What is asked.
**1.** Condense the paragraph of the commentary on California's budget shortfall that begins "Californians' enrichment over the last three decades" into a bulleted list that keeps its main facts.
**2.** Reproduce the passage of the commentary on California's budget shortfall between "By Mike Males" and "to pay for.", inclusive.

Generation war is driving California's budget woes

 

By Mike Males

San Francisco Chronicle, 3 March 2003

 

Contrary to short-term analysts, California's $30 billion budget shortfall is not due to recent government overspending exceeding falling tax revenues. The budget crisis results from decades of tax-cutting by my older, wealthier baby-boom generation, which benefited handsomely when we were growing up from the same tax-subsidized services we now refuse to pay for.

 

Long-term California Department of Finance figures detail older Californians' relentless tax-cutting even as our wealth ballooned. In 1970, Californians paid 14% of their incomes in state and local taxes; today, it's just 12%. Meanwhile, our real household incomes (adjusted for inflation) rose from $39,400 in 1969 to $48,500 today.

 

Californians' enrichment over the last three decades was very lopsided. Bureau of the Census reports show real incomes of Californians over age 45 surged 40%, while incomes of residents under age 25 dropped 11%. Older Californians owe our rising opulence in large measure to superior state education and other tax-supported services our poorer parents and grandparents generously funded for us. Until 1970, California primary and secondary schools ranked in the top 10 nationally in per-pupil spending, matching our wealth.

 

Students back then enjoyed free junior colleges and annual university tuition ranging from $150 to $300 (1968 average, in constant 2002 dollars), California Postsecondary Education Commission figures show. We were privileged to attend less crowded, better staffed schools and to graduate from low-tuition universities largely debt-free, ready to buy homes, launch businesses, get rich.

Material.
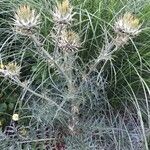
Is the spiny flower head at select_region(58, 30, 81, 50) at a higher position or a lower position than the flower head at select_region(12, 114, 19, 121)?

Answers for the tasks.
**1.**
- Californians' income gains over the last three decades were very uneven.
- Census Bureau reports show that real incomes of Californians over age 45 rose 40%, while those of residents under age 25 fell 11%.
- Older Californians owe much of their growing wealth to strong state education and other tax-supported services funded by their poorer parents and grandparents.
- Until 1970, California's primary and secondary schools ranked in the top 10 nationally in per-pupil spending, in line with the state's wealth.

**2.**
By Mike Males

San Francisco Chronicle, 3 March 2003

 

Contrary to short-term analysts, California's $30 billion budget shortfall is not due to recent government overspending exceeding falling tax revenues. The budget crisis results from decades of tax-cutting by my older, wealthier baby-boom generation, which benefited handsomely when we were growing up from the same tax-subsidized services we now refuse to pay for.